◆ What to work on ◆
a – Reproduce the part of the William Osler Health System text that opens with the words "William Osler Health System, formerly" and closes with "University of Toronto.".
b – Answer these questions from the William Osler Health System text:
(i) How many beds does Brampton Civic Hospital have?
(ii) In what year was Georgetown Hospital transferred to Halton Healthcare?
(iii) Who became CEO in April 2010?

◆ Excerpt ◆
Former logo as William Osler Health Centre

William Osler Health System, formerly William Osler Health Centre, is a hospital network in Ontario, Canada that serves the city of Brampton and northern Etobicoke in Toronto. The network is named for Canadian physician William Osler, one of the four founding professors of Johns Hopkins Hospital and developer of the concept of medical residency.

It has an annual operating budget of nearly $500 million CAD, and is the primary clinical partner of Toronto Metropolitan University's School of Medicine. It is also a community-affiliated hospital of the University of Toronto.

==Hospitals and centres==
The network consists of two hospitals and one ambulatory care centre:
- Brampton Civic Hospital (established 2007) – a 608-bed hospital in northeast Brampton.
- Etobicoke General Hospital (established 1972) – a 310-bed hospital located in Etobicoke, Toronto
- Peel Memorial Centre for Integrated Health and Wellness (established 2017) - an ambulatory and urgent care centre in central Brampton

===Former hospitals===
Georgetown Hospital was previously part of the William Osler Health Centre, but in 2005 it was transferred to Halton Healthcare. Peel Memorial Hospital ceased operation in 2007 and was later superseded by the Peel Memorial Centre.

==Executives==
Ken White, former Trillium CEO, was appointed "Supervisor", which encompasses the role of both president and CEO as well as chairman of the board, by the Ministry of Health and Long-Term Care in 2007 "…to restore public confidence in the health centre". His term ended in April 2010 when Matthew Anderson became CEO.

== Foundation ==
The William Osler Health System raises funds through the William Osler Health System Foundation. Donors to the foundation include AbbVie, Algoma University, Bell, CIBC, Mercedes-Benz, Omni Television, Pfizer, Prime Asia Television, and Toronto Metropolitan University.

In April 2022, the foundation received a $128,000 donation from Amazon to assist with recovery from the COVID-19 pandemic.

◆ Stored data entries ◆
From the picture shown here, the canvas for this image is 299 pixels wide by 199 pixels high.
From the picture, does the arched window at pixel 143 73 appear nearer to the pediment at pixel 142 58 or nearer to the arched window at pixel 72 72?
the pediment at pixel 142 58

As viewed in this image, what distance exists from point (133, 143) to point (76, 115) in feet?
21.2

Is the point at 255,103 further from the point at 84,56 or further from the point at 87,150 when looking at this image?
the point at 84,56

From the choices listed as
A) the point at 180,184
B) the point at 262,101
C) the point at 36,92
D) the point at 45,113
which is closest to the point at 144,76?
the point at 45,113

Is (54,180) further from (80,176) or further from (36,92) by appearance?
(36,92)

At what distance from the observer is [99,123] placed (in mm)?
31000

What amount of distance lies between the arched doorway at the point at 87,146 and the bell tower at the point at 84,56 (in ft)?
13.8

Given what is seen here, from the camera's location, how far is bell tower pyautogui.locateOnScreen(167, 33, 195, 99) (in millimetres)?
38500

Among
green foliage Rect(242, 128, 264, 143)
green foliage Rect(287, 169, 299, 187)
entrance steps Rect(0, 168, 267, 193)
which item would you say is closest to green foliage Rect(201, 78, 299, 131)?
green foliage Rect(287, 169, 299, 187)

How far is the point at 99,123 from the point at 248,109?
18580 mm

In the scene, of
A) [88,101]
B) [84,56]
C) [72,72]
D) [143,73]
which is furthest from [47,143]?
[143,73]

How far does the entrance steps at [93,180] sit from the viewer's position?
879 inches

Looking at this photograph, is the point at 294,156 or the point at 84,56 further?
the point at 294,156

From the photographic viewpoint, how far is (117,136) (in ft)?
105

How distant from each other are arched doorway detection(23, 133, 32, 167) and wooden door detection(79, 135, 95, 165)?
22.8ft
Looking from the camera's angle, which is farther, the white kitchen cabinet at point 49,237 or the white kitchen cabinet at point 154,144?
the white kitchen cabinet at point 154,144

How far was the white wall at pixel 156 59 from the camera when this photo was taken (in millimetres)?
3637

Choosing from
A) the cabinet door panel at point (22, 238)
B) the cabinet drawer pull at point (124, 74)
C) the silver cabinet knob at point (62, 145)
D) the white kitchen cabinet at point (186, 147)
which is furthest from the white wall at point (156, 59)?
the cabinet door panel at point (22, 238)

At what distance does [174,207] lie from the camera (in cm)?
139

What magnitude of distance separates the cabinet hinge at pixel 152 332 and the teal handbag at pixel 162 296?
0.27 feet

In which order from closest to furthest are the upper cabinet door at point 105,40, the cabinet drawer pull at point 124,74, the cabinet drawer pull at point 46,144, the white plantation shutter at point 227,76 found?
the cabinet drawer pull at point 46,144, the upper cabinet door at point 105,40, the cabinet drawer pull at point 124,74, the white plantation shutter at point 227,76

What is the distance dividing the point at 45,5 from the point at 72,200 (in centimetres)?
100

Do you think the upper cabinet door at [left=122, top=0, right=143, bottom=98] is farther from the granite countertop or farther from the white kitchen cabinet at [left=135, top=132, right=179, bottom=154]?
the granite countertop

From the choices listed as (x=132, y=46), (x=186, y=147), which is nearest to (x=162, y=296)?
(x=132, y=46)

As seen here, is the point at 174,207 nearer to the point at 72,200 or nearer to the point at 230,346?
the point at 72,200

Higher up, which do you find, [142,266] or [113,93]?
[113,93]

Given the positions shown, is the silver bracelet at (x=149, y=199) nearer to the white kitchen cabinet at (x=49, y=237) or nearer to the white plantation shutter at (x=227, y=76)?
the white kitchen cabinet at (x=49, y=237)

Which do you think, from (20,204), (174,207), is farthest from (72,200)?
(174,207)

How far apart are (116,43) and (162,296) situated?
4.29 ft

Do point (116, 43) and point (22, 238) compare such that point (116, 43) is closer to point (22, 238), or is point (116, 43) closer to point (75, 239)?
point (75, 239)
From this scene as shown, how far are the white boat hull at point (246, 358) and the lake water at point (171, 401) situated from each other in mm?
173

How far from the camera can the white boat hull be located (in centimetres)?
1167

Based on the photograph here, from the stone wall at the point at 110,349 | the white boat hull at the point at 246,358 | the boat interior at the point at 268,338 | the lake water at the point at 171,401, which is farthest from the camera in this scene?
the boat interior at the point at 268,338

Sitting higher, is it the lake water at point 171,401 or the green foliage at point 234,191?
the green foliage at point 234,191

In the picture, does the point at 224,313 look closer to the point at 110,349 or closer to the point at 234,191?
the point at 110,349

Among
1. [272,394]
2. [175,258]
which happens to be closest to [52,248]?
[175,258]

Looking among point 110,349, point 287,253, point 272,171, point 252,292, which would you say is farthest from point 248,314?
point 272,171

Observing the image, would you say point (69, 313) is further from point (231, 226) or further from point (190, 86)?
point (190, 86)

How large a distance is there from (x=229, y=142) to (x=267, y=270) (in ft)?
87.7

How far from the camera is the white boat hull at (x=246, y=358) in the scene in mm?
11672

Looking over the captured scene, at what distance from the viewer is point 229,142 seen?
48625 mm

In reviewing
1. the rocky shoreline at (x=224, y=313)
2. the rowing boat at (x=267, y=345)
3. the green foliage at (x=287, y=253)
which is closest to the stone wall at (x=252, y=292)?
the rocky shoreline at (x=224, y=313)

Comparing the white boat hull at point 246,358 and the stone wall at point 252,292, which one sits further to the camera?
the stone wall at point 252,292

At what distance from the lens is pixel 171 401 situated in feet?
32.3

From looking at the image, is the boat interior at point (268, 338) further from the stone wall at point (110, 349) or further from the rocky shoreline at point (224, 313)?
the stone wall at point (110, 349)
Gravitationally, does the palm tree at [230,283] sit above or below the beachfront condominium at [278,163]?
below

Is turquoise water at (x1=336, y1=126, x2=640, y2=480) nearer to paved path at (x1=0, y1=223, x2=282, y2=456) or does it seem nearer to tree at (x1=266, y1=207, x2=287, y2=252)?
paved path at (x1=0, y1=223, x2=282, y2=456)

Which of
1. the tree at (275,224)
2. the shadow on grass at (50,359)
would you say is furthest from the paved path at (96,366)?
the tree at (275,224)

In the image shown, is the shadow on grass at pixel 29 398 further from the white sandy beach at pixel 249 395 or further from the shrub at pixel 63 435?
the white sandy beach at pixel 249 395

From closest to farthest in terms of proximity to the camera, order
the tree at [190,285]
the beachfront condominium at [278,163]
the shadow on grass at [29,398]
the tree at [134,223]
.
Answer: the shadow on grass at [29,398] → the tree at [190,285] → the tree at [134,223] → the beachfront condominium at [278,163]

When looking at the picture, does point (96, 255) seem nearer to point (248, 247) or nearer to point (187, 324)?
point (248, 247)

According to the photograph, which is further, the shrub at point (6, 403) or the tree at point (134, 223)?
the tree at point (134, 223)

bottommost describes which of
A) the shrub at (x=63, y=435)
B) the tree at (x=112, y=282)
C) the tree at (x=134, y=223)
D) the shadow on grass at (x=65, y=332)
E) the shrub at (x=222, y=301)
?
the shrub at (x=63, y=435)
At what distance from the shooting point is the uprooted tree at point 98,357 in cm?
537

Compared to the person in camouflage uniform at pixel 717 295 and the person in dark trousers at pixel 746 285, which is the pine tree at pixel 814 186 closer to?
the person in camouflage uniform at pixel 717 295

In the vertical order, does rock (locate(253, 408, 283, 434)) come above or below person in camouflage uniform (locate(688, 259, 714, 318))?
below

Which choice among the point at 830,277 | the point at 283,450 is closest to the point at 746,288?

◆ Solution list ◆
a –
William Osler Health System, formerly William Osler Health Centre, is a hospital network in Ontario, Canada that serves the city of Brampton and northern Etobicoke in Toronto. The network is named for Canadian physician William Osler, one of the four founding professors of Johns Hopkins Hospital and developer of the concept of medical residency.

It has an annual operating budget of nearly $500 million CAD, and is the primary clinical partner of Toronto Metropolitan University's School of Medicine. It is also a community-affiliated hospital of the University of Toronto.

b –
(i) 608
(ii) 2005
(iii) Matthew Anderson